Doctoral candidate Kristi Peterson received two departmental travel grants in 2015 which allowed her to conduct international research into her dissertation topic. The Penelope Mason Travel Grant ad the Friends of Art History Dissertation Research Award provided Peterson with the funding to travel to archives, museums, and sacred sites of Mexico in her ongoing exploration of Aztec sacred images. The grants also allowed Peterson to pursue in-depth research at the archives, libraries, and collections in New York and Washington, D. C., including extended research at the Library of Congress.

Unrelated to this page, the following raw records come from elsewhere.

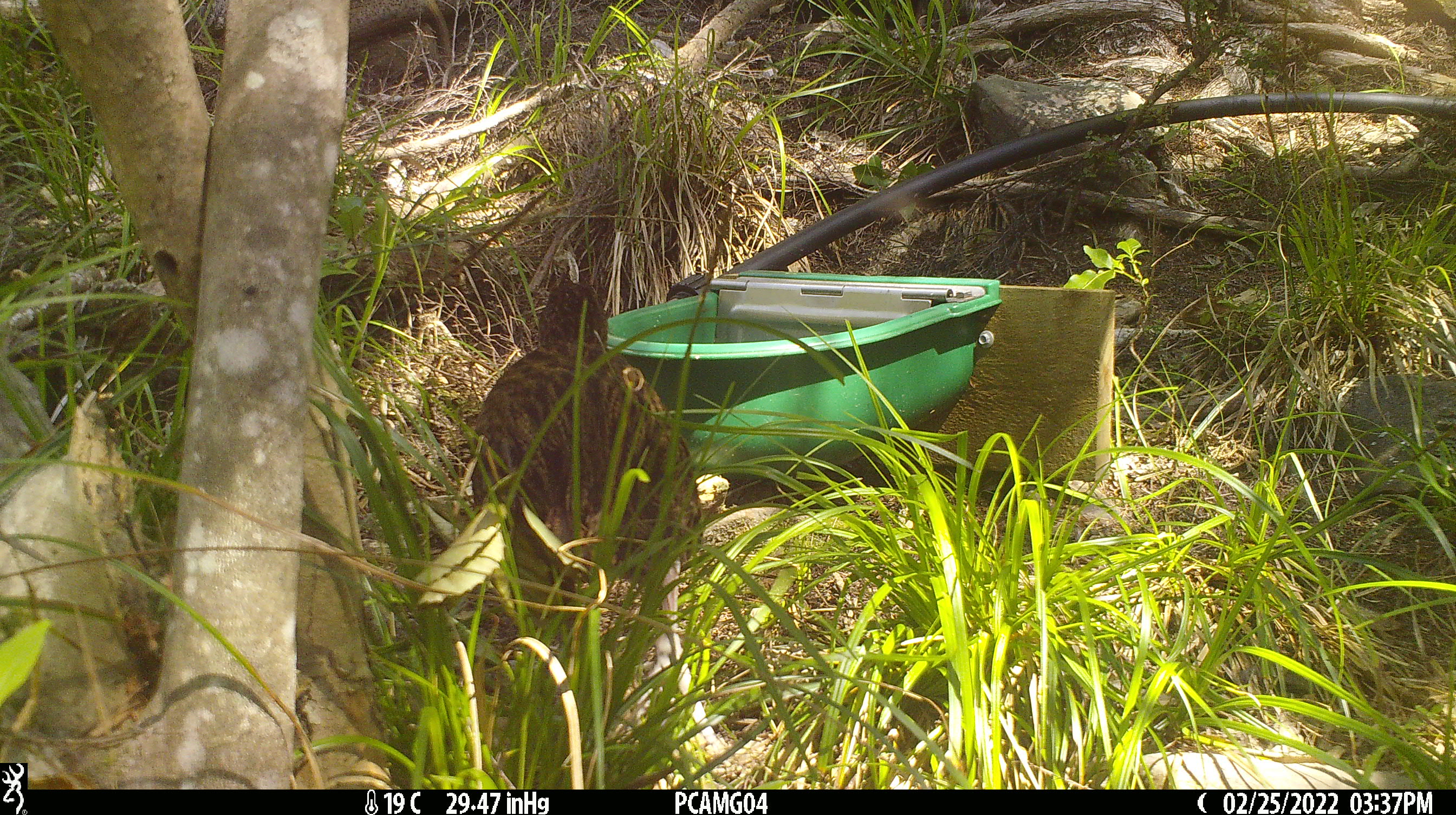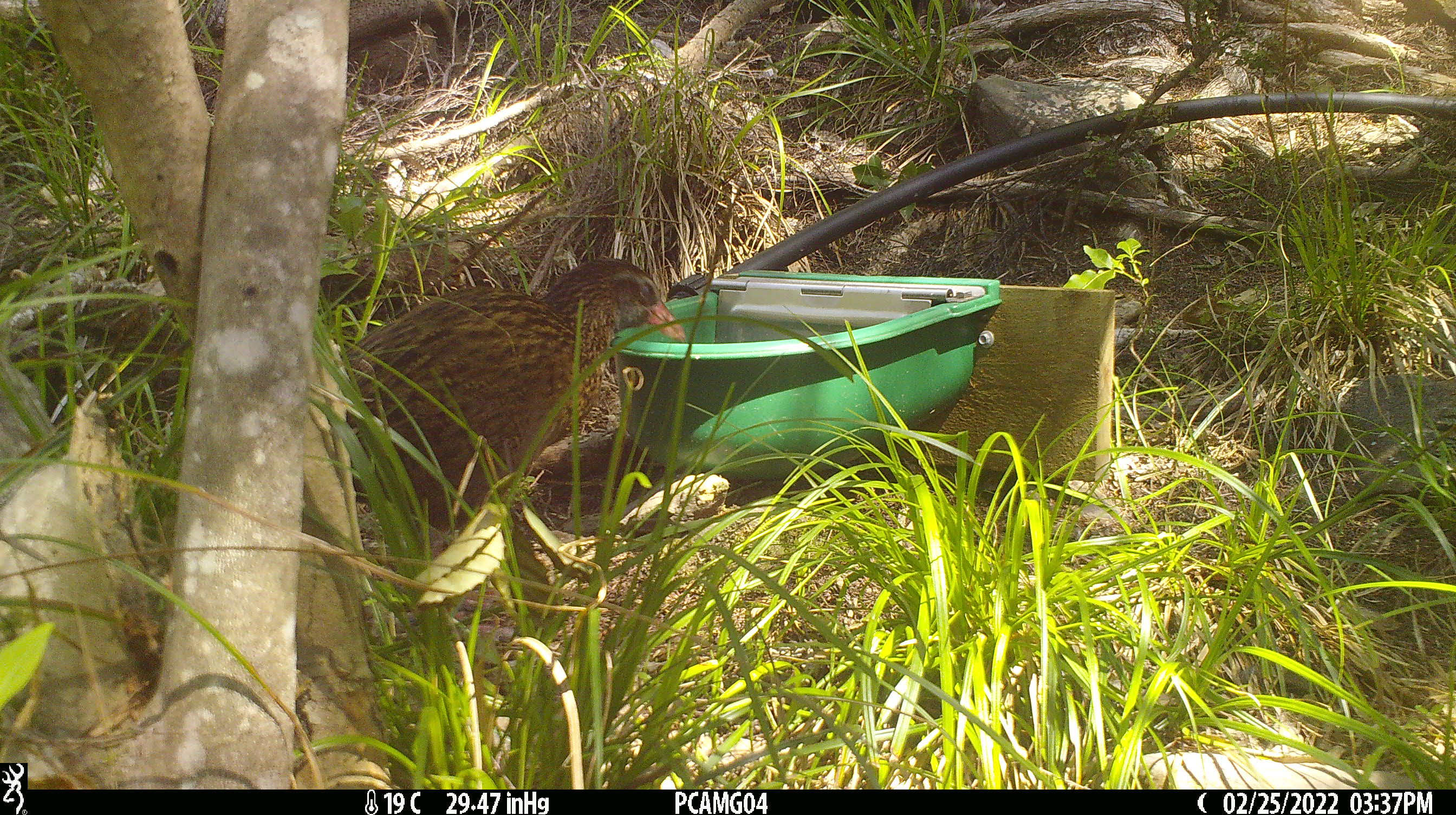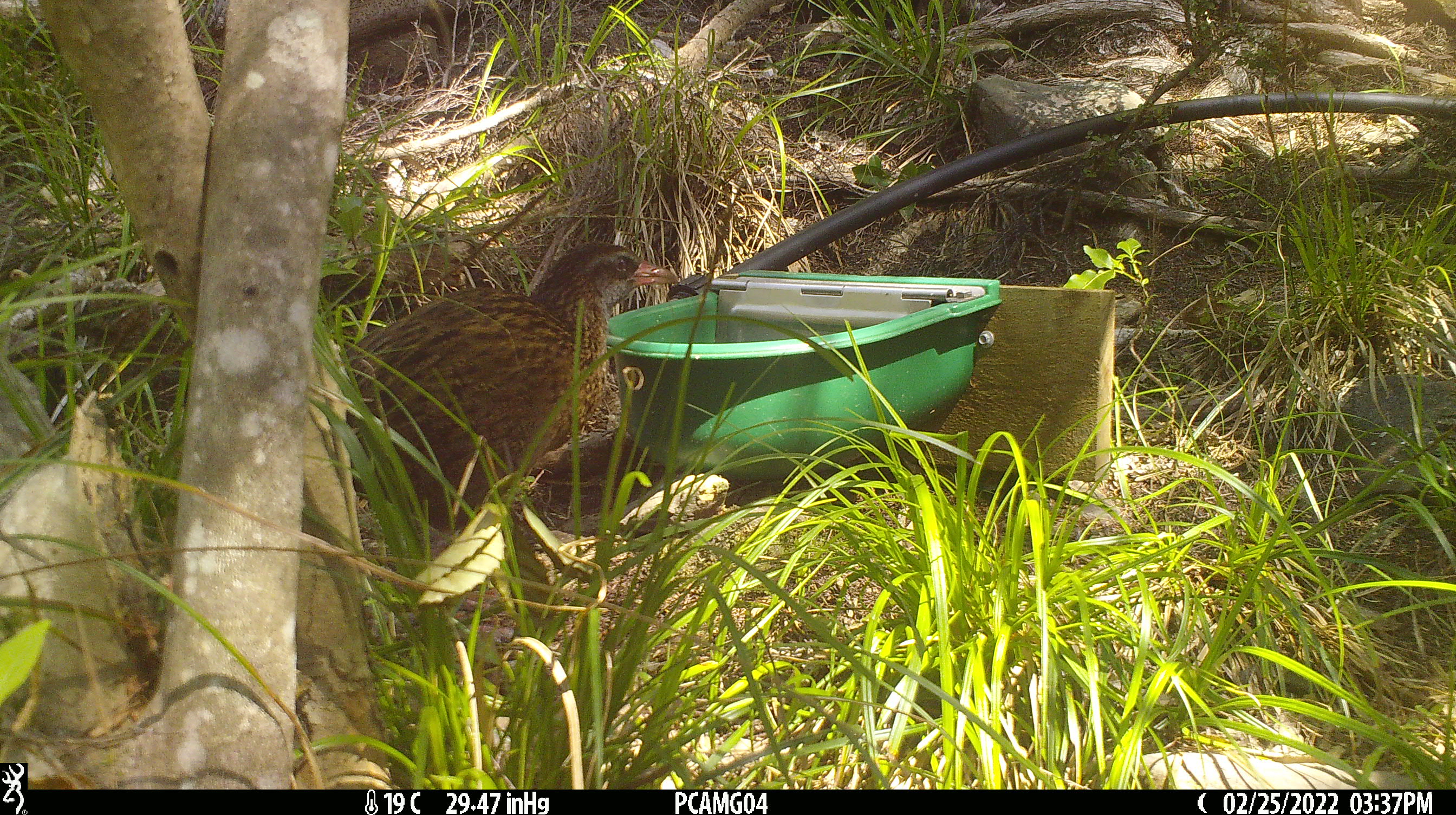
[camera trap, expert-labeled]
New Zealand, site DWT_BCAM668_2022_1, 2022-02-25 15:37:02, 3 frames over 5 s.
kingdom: Animalia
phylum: Chordata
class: Aves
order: Gruiformes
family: Rallidae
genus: Gallirallus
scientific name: Gallirallus australis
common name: weka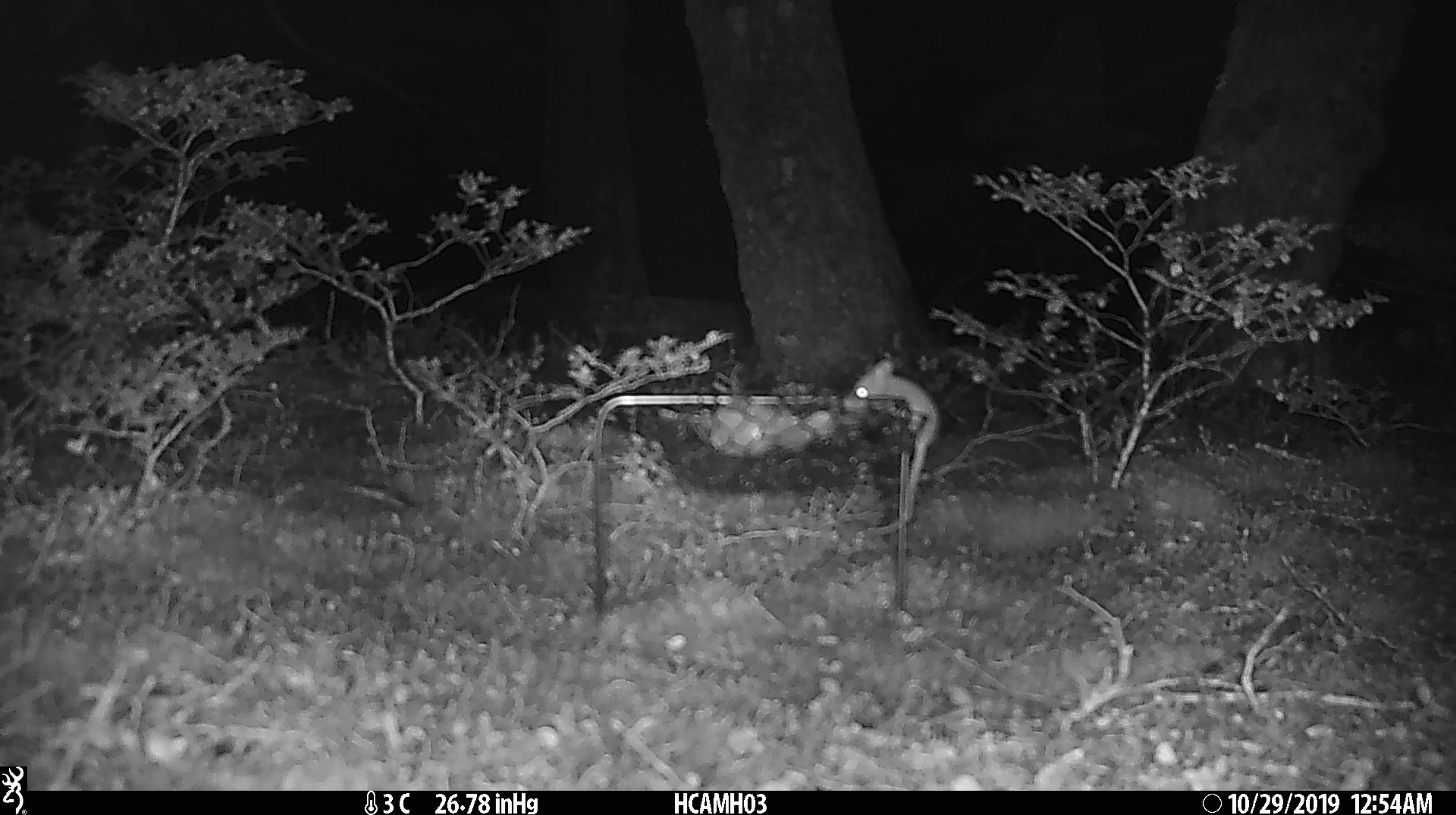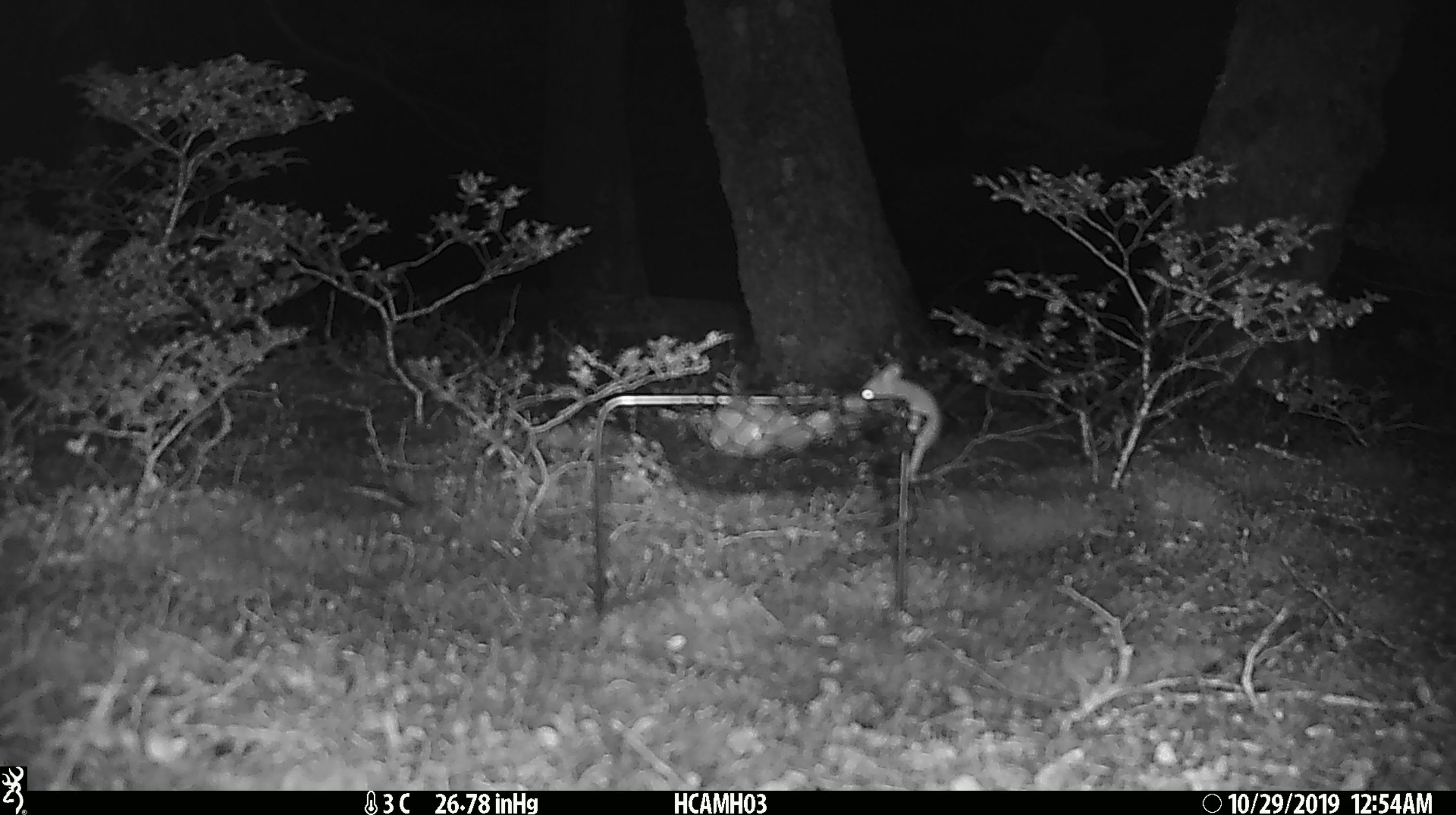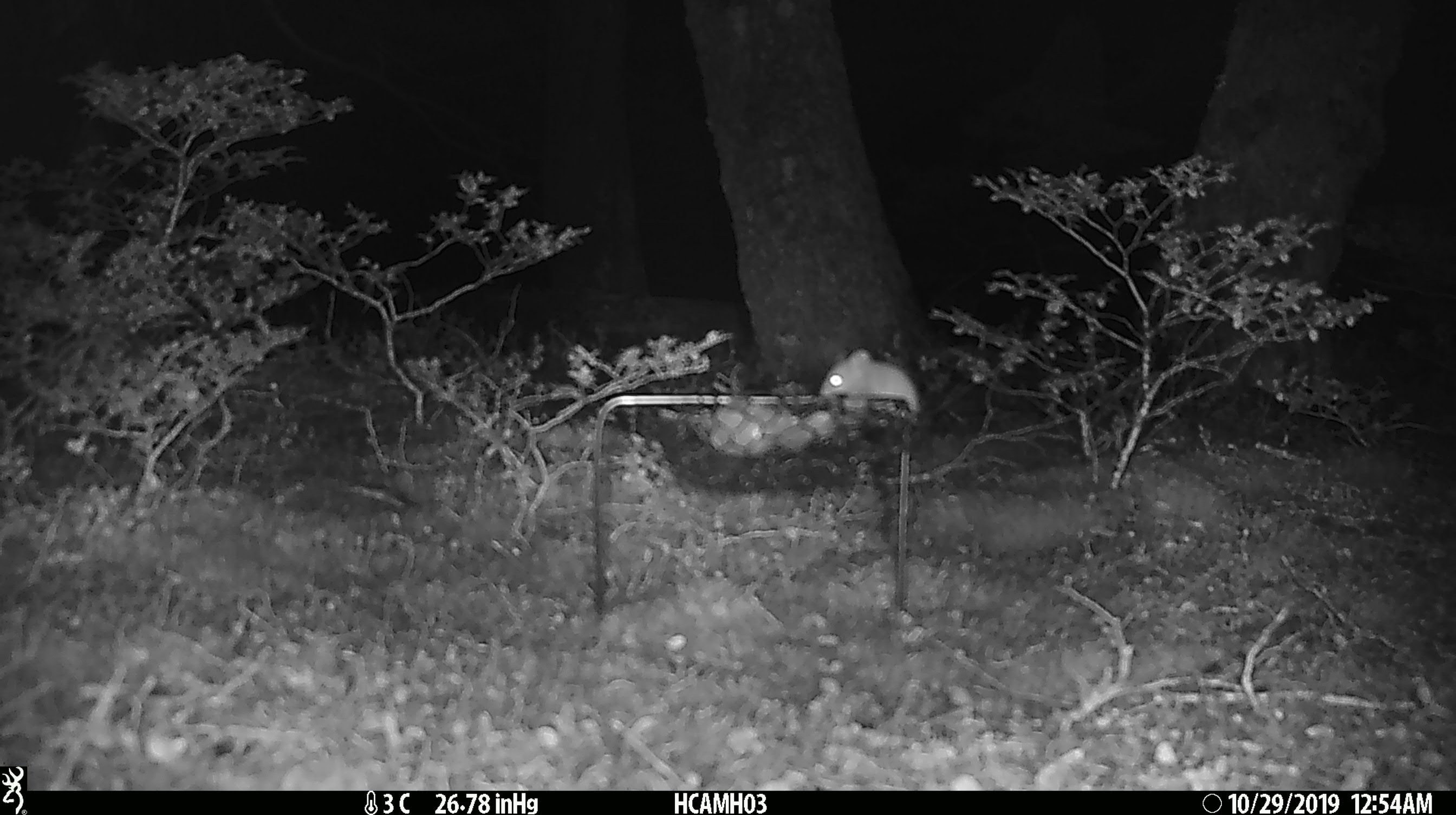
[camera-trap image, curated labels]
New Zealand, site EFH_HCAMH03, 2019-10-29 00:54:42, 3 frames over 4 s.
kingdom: Animalia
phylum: Chordata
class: Mammalia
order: Rodentia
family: Muridae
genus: Mus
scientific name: Mus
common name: mouse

Peterson presented her research in April at the annual meeting of the Society for American Archaeology, where she also chaired the session in which she took part. Peterson investigates the sculpture and manuscripts of the Aztec Empire pre-Spanish contact, and discusses their cultural agency in her papers and dissertation. That is, she argues that these objects were not only the documentation of Pre-Columbian Aztec cultural identity, but also the agents of that identity, helping to shape the narrative of which they were a part. Peterson further investigates how the Aztec Empire collected the sacred images of the cities they conquered as well as how they used these objects in the space of their own city. Peterson’s dissertation, “Consumption and Construction: Devotional Images and the Place of Empire in Postclassic Mexico, 1325-1521,” is currently in progress under the direction of Prof. Michael Carrasco.
Kristi Peterson at the Pyramid of the Niches at the site of El Tajín (in the state of Veracruz, Mexico).